● **EXERCISE DESCRIPTION**
Using the entries below, restate word for word only the lines from the one with "Ciencia y tecnología" to the final line, leaving the pictures out.

**** DATASET RECORDS

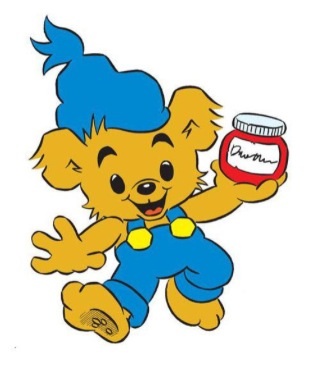 BAMSE QUIZ!!!!!!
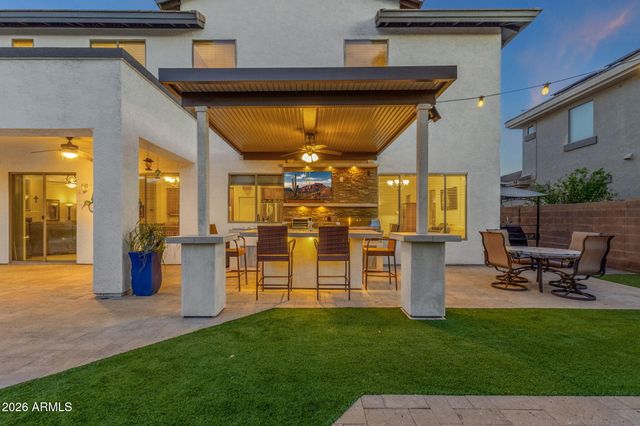 3792 E VIRGO Place, Chandler, AZ 85249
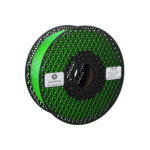 Porima PETG Transparan Filament (Neon Yeşil / 1.75mm / 1kg)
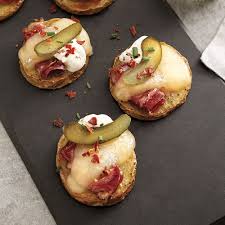 Site Search Discovery Powered By Ai Recipe Food Tapas Foodie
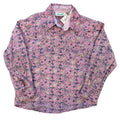 Wrangler Pearl Snap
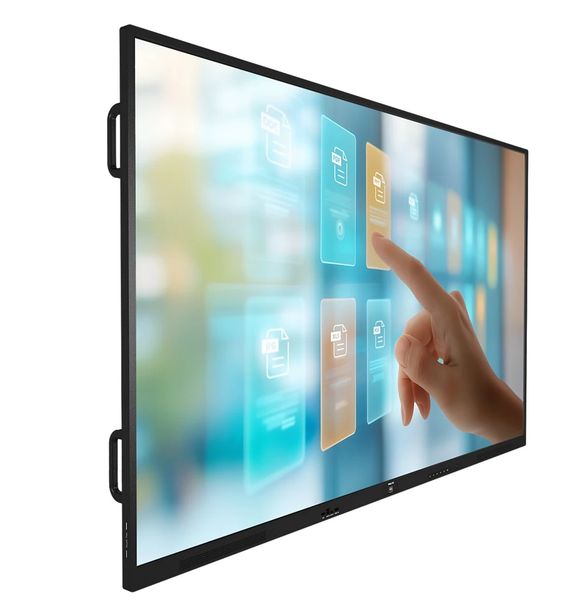 86'' E- LED Philips 86BDL4252E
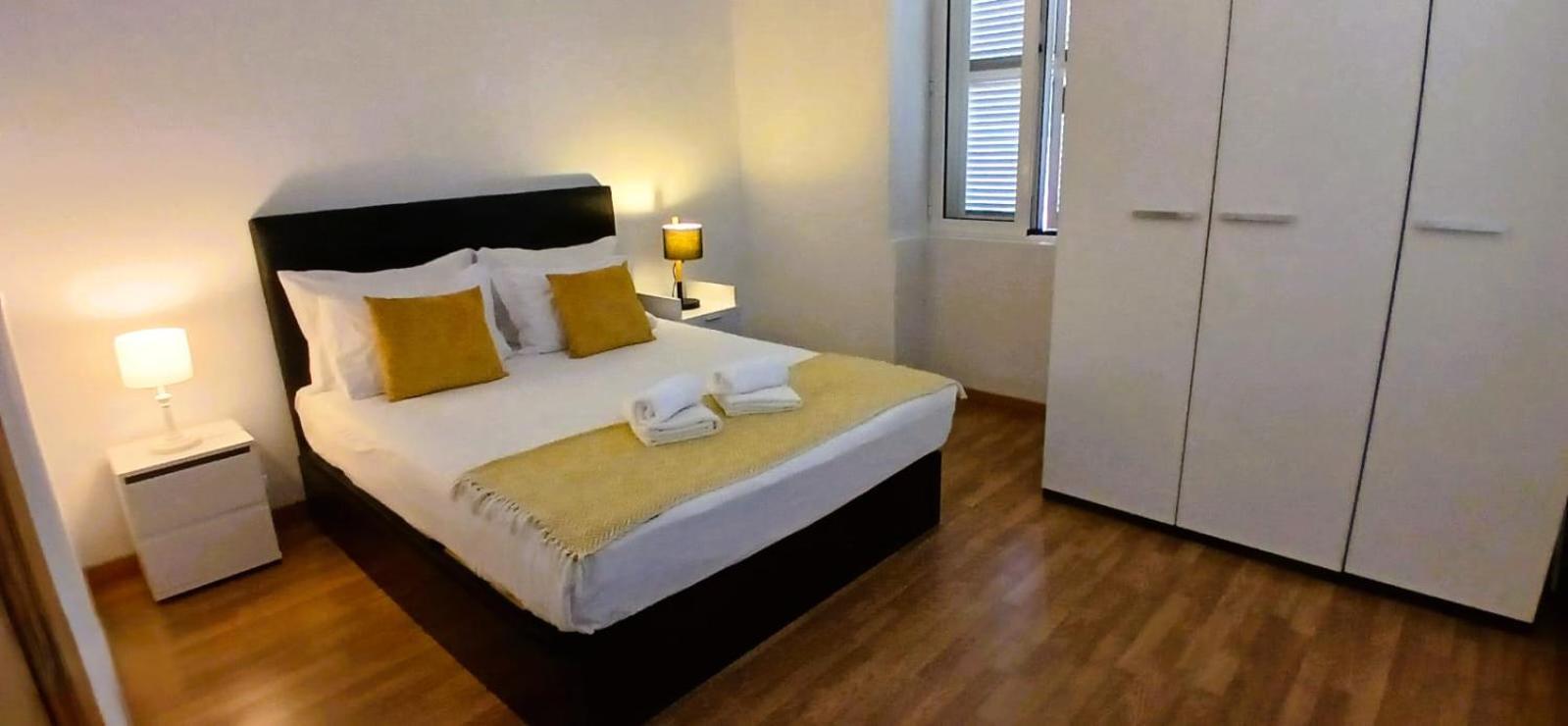 Sea House Guest house Funchal (Madeira)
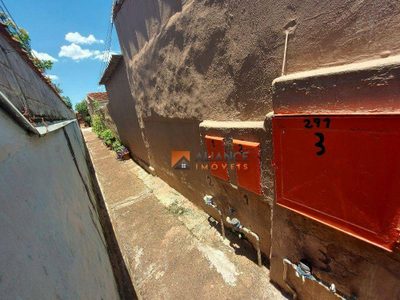 Casa, 2 quartos - Foto 2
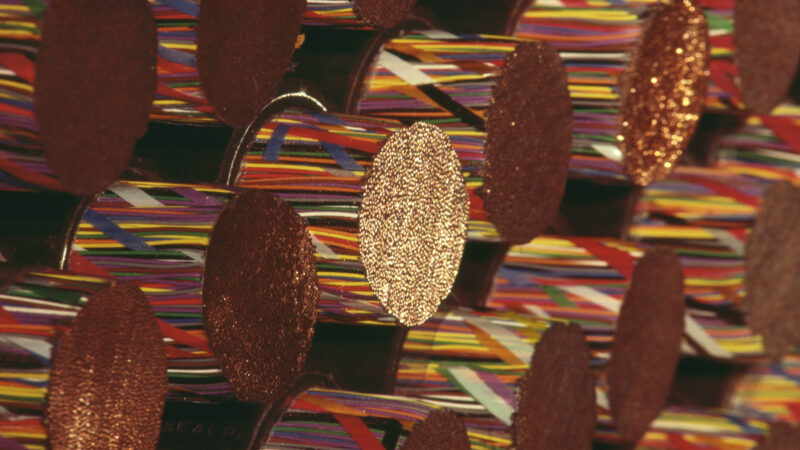 Acquisition of Electrical Components International by Rosebank Industries and fundraise of £1.14 billion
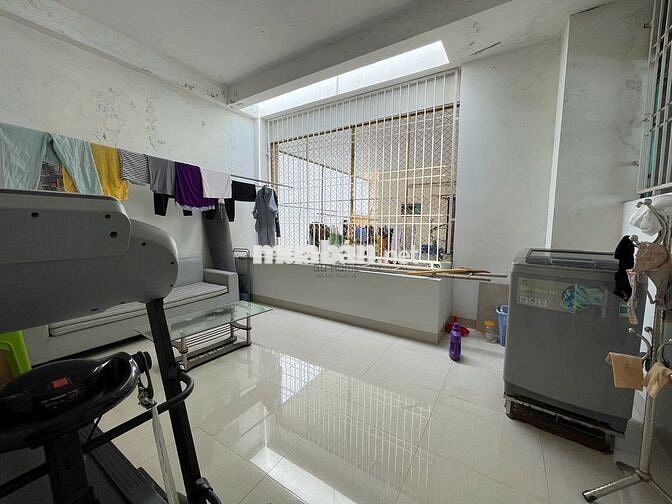 🏡 CHO THUÊ NHÀ NGUYÊN CĂN FULL NỘI THẤT 1 TRỆT 2 LẦU 15 TRIỆU/THÁNG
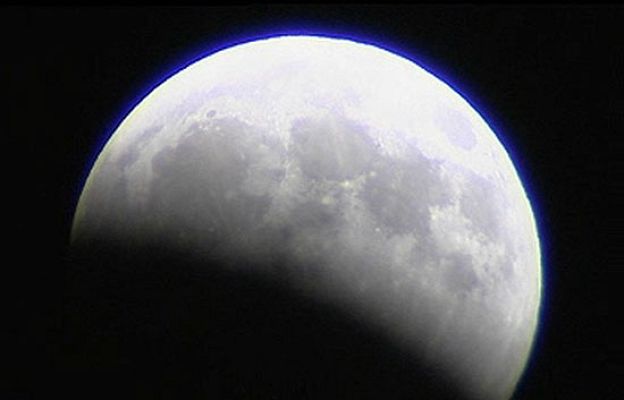 Ciencia y tecnología en Rtve.es - Eclipse lunar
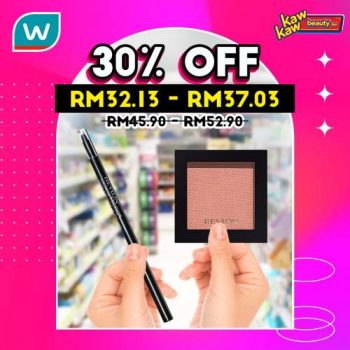 Watsons-Cosmetics-Sale-13-1-350x350 - Beauty & Health Cosmetics Johor Kedah Kelantan Kuala Lumpur Malaysia Sales Melaka Negeri Sembilan Online Store Pahang Penang Perak Perlis Personal Care Putrajaya Sabah Sarawak Selangor Terengganu 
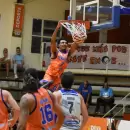 Rivadavia B�squet cierra este jueves la gira en C�rdoba, ante el escolta San Isidro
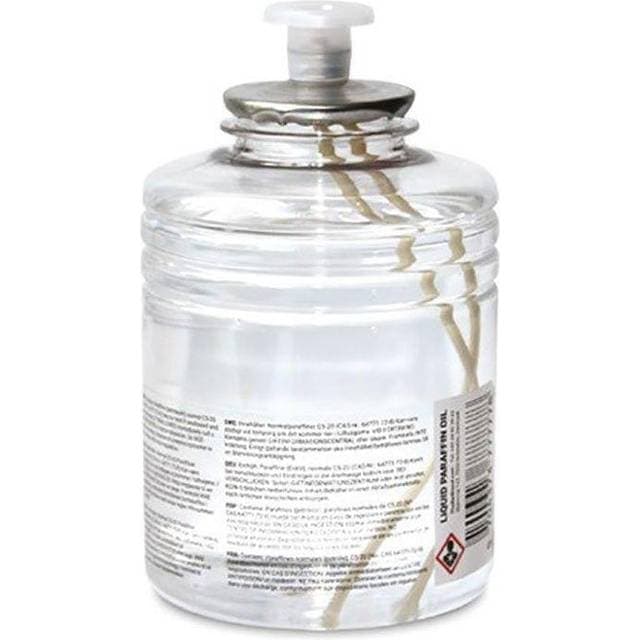 refill Ø60xH90mm brændetid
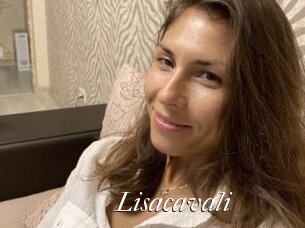 Lisacavali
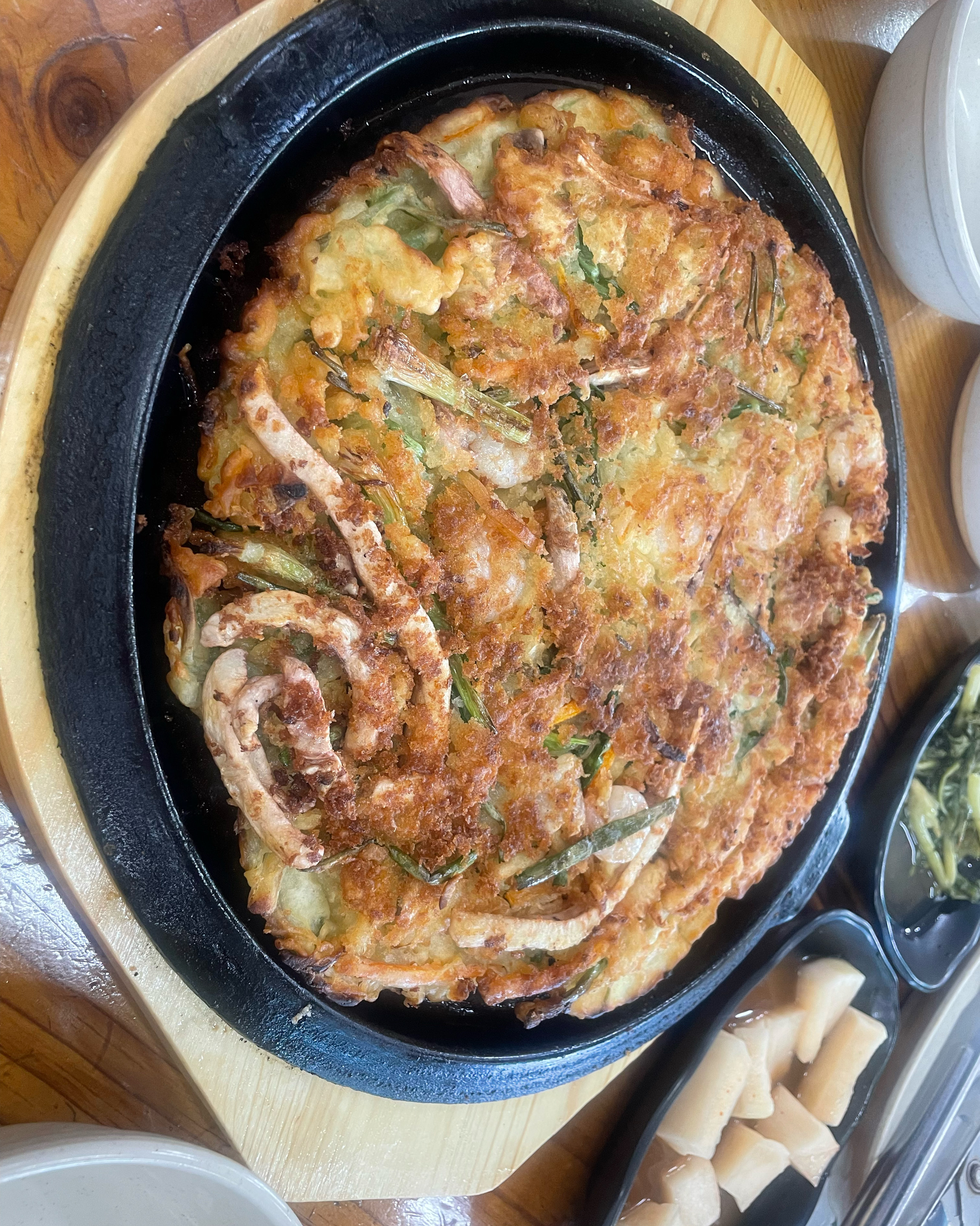 [안산 맛집 장보화손칼국수집] 직접 가본 로컬 리뷰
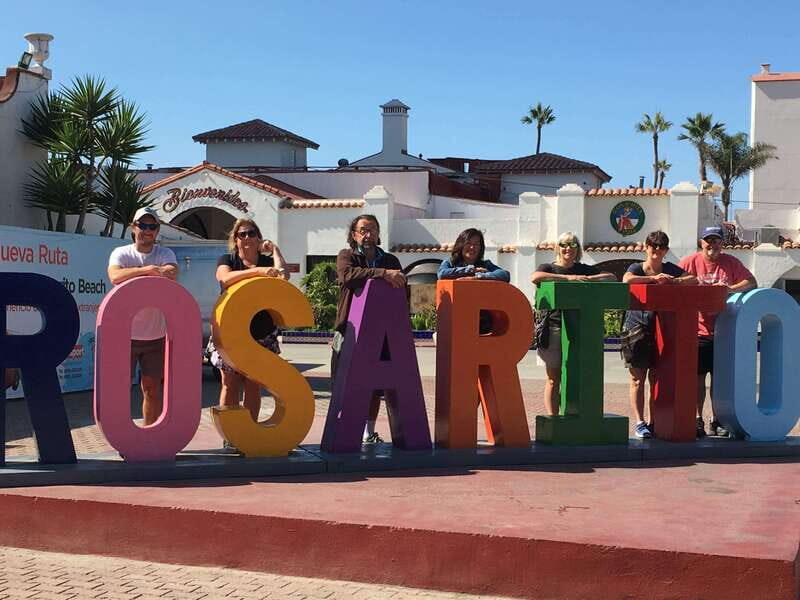 From San Diego: Private Puerto Nuevo Tour with Lobster Lunch - The Sum Up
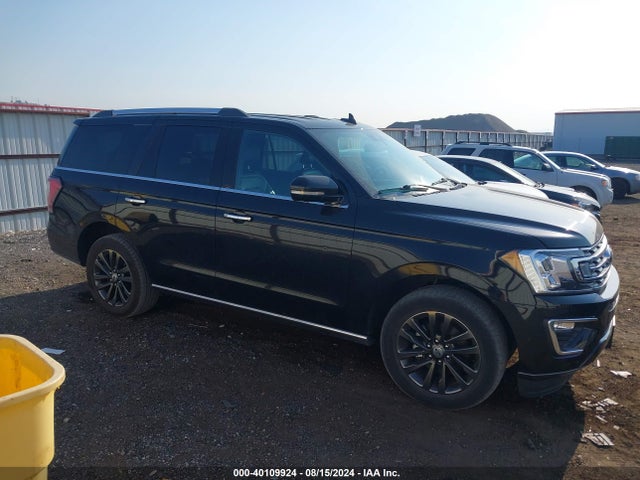 Ford Expedition Limited 2021 1FMJU2AT0MEA07984 Image 13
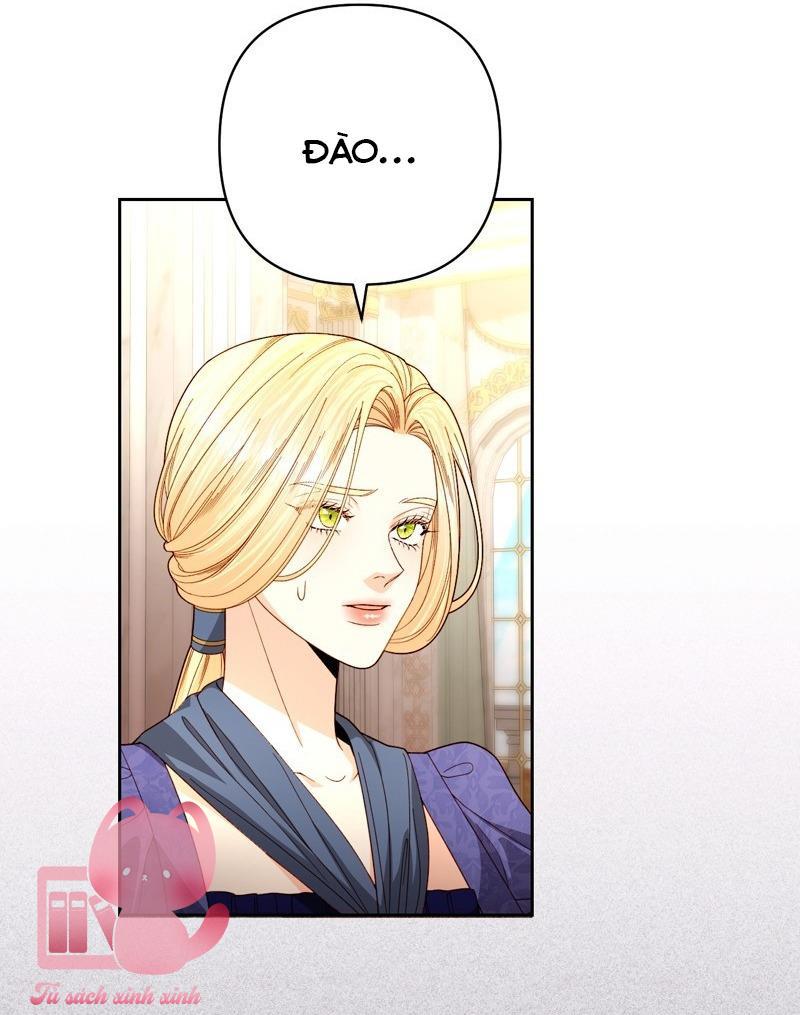 Hoàng Hậu Tái Hôn - Chap 203 - Trang 5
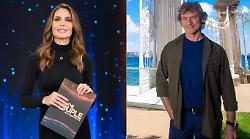 Alberto Angela con Ulisse batte il reality The Couple – Una vittoria per due di Ilary Blasi che scende al 10,9% di share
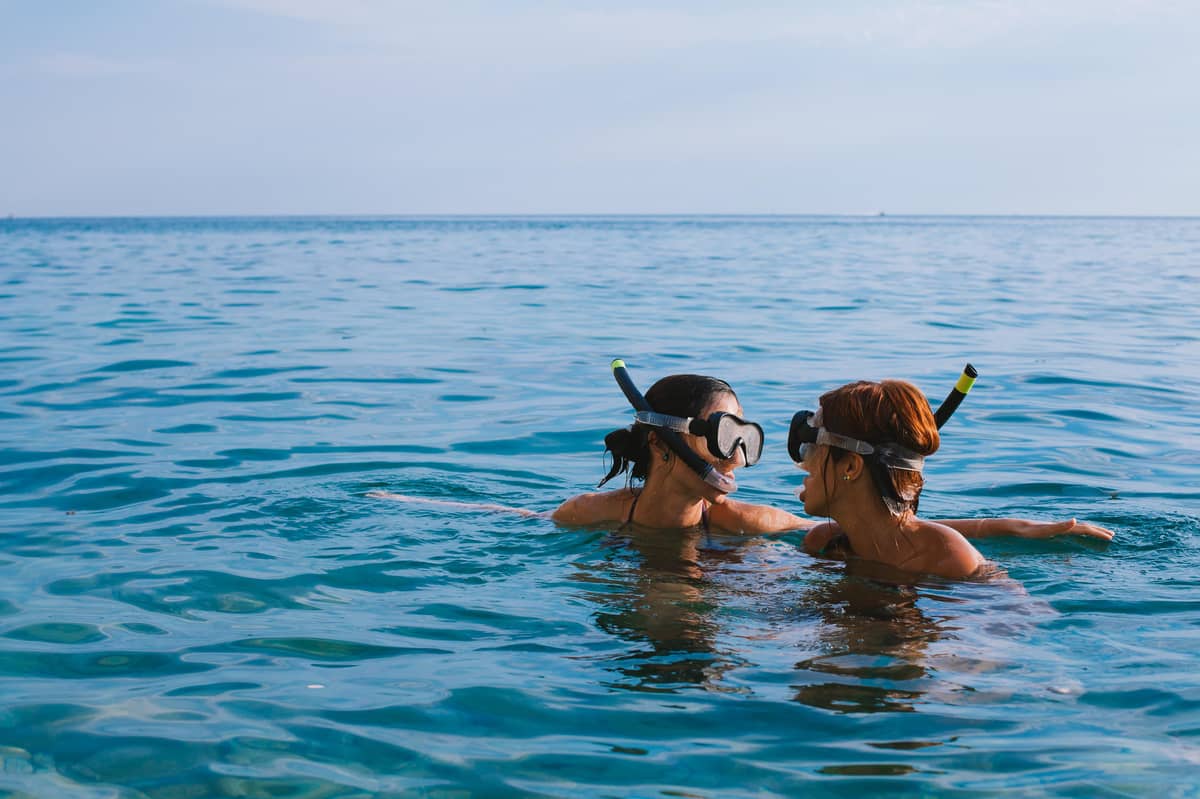 From Naples: Private Capri Boat Excursion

********

● **SOLUTION**
 Ciencia y tecnología en Rtve.es - Eclipse lunar
 Watsons-Cosmetics-Sale-13-1-350x350 - Beauty & Health Cosmetics Johor Kedah Kelantan Kuala Lumpur Malaysia Sales Melaka Negeri Sembilan Online Store Pahang Penang Perak Perlis Personal Care Putrajaya Sabah Sarawak Selangor Terengganu 
 Rivadavia B�squet cierra este jueves la gira en C�rdoba, ante el escolta San Isidro
 refill Ø60xH90mm brændetid
 Lisacavali
 [안산 맛집 장보화손칼국수집] 직접 가본 로컬 리뷰
 From San Diego: Private Puerto Nuevo Tour with Lobster Lunch - The Sum Up
 Ford Expedition Limited 2021 1FMJU2AT0MEA07984 Image 13
 Hoàng Hậu Tái Hôn - Chap 203 - Trang 5
 Alberto Angela con Ulisse batte il reality The Couple – Una vittoria per due di Ilary Blasi che scende al 10,9% di share
 From Naples: Private Capri Boat Excursion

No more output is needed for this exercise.